**What this task involves**
In full and without alteration, give the listing again.

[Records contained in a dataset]
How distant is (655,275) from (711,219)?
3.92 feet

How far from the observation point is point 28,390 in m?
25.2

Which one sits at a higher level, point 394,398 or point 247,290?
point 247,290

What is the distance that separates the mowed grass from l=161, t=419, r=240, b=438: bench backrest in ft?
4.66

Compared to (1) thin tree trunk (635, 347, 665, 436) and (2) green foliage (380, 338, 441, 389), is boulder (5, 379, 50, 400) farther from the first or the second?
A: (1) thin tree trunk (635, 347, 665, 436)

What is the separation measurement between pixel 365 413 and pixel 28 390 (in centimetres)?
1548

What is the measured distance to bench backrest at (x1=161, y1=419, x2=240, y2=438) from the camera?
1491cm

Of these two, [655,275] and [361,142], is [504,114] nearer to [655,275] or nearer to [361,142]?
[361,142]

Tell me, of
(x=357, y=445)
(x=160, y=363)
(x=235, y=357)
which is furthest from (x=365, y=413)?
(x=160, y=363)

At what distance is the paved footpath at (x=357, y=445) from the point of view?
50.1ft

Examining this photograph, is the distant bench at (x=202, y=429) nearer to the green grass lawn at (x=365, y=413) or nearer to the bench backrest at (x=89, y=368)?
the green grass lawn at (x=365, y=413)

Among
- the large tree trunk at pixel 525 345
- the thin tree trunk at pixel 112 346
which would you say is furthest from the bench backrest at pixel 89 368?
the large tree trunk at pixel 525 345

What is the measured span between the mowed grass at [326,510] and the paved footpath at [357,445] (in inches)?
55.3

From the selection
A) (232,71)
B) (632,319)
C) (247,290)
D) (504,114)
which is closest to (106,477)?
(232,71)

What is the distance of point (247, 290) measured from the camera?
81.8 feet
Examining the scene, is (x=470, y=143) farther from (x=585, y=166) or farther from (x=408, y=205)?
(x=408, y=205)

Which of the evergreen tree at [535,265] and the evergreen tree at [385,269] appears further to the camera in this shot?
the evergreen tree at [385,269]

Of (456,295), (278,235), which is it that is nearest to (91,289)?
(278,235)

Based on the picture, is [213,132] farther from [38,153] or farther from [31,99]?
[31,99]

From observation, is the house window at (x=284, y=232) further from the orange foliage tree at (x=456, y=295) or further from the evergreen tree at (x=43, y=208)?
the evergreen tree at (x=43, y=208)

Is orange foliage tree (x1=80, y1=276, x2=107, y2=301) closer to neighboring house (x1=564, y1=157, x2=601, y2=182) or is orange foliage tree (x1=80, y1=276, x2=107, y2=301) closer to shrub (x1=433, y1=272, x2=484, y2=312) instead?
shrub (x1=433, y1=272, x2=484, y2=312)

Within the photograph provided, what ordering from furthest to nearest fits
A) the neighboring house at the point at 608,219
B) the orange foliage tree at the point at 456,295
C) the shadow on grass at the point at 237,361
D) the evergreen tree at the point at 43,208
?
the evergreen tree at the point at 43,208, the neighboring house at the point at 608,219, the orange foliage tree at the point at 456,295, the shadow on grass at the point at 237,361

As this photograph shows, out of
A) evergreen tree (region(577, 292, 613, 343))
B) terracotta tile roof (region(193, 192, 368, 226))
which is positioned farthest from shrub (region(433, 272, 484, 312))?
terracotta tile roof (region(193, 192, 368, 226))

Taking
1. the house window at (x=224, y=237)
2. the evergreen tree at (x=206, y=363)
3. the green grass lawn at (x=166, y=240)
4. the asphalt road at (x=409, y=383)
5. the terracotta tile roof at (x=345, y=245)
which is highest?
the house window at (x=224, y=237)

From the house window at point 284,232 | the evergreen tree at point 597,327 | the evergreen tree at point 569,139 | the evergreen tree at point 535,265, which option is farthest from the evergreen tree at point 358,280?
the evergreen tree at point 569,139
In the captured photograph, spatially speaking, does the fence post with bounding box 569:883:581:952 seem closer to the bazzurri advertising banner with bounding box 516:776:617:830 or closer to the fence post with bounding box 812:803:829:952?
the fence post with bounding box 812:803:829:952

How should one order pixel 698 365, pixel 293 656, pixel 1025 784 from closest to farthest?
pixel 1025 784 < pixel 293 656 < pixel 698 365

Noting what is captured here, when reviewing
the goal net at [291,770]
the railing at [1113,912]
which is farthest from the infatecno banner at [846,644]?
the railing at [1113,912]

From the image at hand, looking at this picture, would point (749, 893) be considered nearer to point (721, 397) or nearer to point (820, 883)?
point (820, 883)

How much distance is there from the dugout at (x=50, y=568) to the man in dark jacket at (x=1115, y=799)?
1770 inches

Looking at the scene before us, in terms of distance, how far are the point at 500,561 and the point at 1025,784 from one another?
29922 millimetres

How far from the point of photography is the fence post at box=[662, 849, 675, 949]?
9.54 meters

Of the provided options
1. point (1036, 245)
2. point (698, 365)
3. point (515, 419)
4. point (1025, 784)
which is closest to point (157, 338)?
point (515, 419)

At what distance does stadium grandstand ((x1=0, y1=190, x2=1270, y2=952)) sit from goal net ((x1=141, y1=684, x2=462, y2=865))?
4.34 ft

**Result below**
How distant is (655,275) from (711,219)?
3.92 feet

How far from the observation point is point 28,390 in m?
25.2

Which one sits at a higher level, point 394,398 or point 247,290?
point 247,290

What is the distance that separates the mowed grass from l=161, t=419, r=240, b=438: bench backrest in ft?
4.66

Compared to (1) thin tree trunk (635, 347, 665, 436) and (2) green foliage (380, 338, 441, 389), is boulder (5, 379, 50, 400) farther from the first or the second?
A: (1) thin tree trunk (635, 347, 665, 436)

What is the separation measurement between pixel 365 413 and pixel 28 390 (in centimetres)?
1548

What is the measured distance to bench backrest at (x1=161, y1=419, x2=240, y2=438) from the camera?
1491cm

Of these two, [655,275] and [361,142], is [504,114] nearer to [655,275] or nearer to [361,142]?
[361,142]

Tell me, of
(x=357, y=445)
(x=160, y=363)
(x=235, y=357)
which is furthest from (x=365, y=413)?
(x=160, y=363)

At what distance is the paved footpath at (x=357, y=445) from the point of view?
50.1ft

Examining this photograph, is the distant bench at (x=202, y=429) nearer to the green grass lawn at (x=365, y=413) or nearer to the bench backrest at (x=89, y=368)?
the green grass lawn at (x=365, y=413)

Among
- the large tree trunk at pixel 525 345
- the thin tree trunk at pixel 112 346
which would you say is furthest from the bench backrest at pixel 89 368?
the large tree trunk at pixel 525 345

What is the measured span between the mowed grass at [326,510] and the paved footpath at [357,445] (in inches)?
55.3

From the selection
A) (232,71)
B) (632,319)
C) (247,290)
D) (504,114)
which is closest to (106,477)?
(232,71)

What is the distance of point (247, 290) measured from the camera?
81.8 feet
Examining the scene, is (x=470, y=143) farther from (x=585, y=166) or farther from (x=408, y=205)?
(x=408, y=205)

Which of the evergreen tree at [535,265] and the evergreen tree at [385,269] appears further to the camera in this shot?
the evergreen tree at [385,269]

Of (456,295), (278,235), which is it that is nearest to (91,289)?
(278,235)

Based on the picture, is [213,132] farther from [38,153] or farther from [31,99]?
[31,99]

From observation, is the house window at (x=284, y=232) further from the orange foliage tree at (x=456, y=295) or further from the evergreen tree at (x=43, y=208)?
the evergreen tree at (x=43, y=208)

Is orange foliage tree (x1=80, y1=276, x2=107, y2=301) closer to neighboring house (x1=564, y1=157, x2=601, y2=182) or is orange foliage tree (x1=80, y1=276, x2=107, y2=301) closer to shrub (x1=433, y1=272, x2=484, y2=312) instead?
shrub (x1=433, y1=272, x2=484, y2=312)

Within the photograph provided, what ordering from furthest to nearest fits
A) the neighboring house at the point at 608,219
B) the orange foliage tree at the point at 456,295
C) the shadow on grass at the point at 237,361
D) the evergreen tree at the point at 43,208
?
the evergreen tree at the point at 43,208, the neighboring house at the point at 608,219, the orange foliage tree at the point at 456,295, the shadow on grass at the point at 237,361

As this photograph shows, out of
A) evergreen tree (region(577, 292, 613, 343))
B) terracotta tile roof (region(193, 192, 368, 226))
which is positioned farthest from shrub (region(433, 272, 484, 312))?
terracotta tile roof (region(193, 192, 368, 226))

Taking
1. the house window at (x=224, y=237)
2. the evergreen tree at (x=206, y=363)
3. the green grass lawn at (x=166, y=240)
4. the asphalt road at (x=409, y=383)
5. the terracotta tile roof at (x=345, y=245)
which is highest?
the house window at (x=224, y=237)

From the house window at point 284,232 | the evergreen tree at point 597,327 | the evergreen tree at point 569,139 | the evergreen tree at point 535,265, which option is farthest from the evergreen tree at point 358,280?
the evergreen tree at point 569,139
In the captured photograph, spatially speaking, does the fence post with bounding box 569:883:581:952 seem closer to the bazzurri advertising banner with bounding box 516:776:617:830 or closer to the fence post with bounding box 812:803:829:952?
the fence post with bounding box 812:803:829:952

How should one order pixel 698 365, pixel 293 656, pixel 1025 784 from closest to farthest?
pixel 1025 784 < pixel 293 656 < pixel 698 365

Noting what is captured here, when reviewing
the goal net at [291,770]
the railing at [1113,912]
which is farthest from the infatecno banner at [846,644]?
the railing at [1113,912]

From the image at hand, looking at this picture, would point (749, 893) be considered nearer to point (721, 397) or nearer to point (820, 883)?
point (820, 883)

How much distance is there from the dugout at (x=50, y=568) to the man in dark jacket at (x=1115, y=799)?
1770 inches

Looking at the scene before us, in terms of distance, how far are the point at 500,561 and the point at 1025,784 from one another?
29922 millimetres

How far from the point of photography is the fence post at box=[662, 849, 675, 949]?
9.54 meters

Of the provided options
1. point (1036, 245)
2. point (698, 365)
3. point (515, 419)
4. point (1025, 784)
which is closest to point (157, 338)?
point (515, 419)

At what distance does stadium grandstand ((x1=0, y1=190, x2=1270, y2=952)) sit from goal net ((x1=141, y1=684, x2=462, y2=865))?
4.34 ft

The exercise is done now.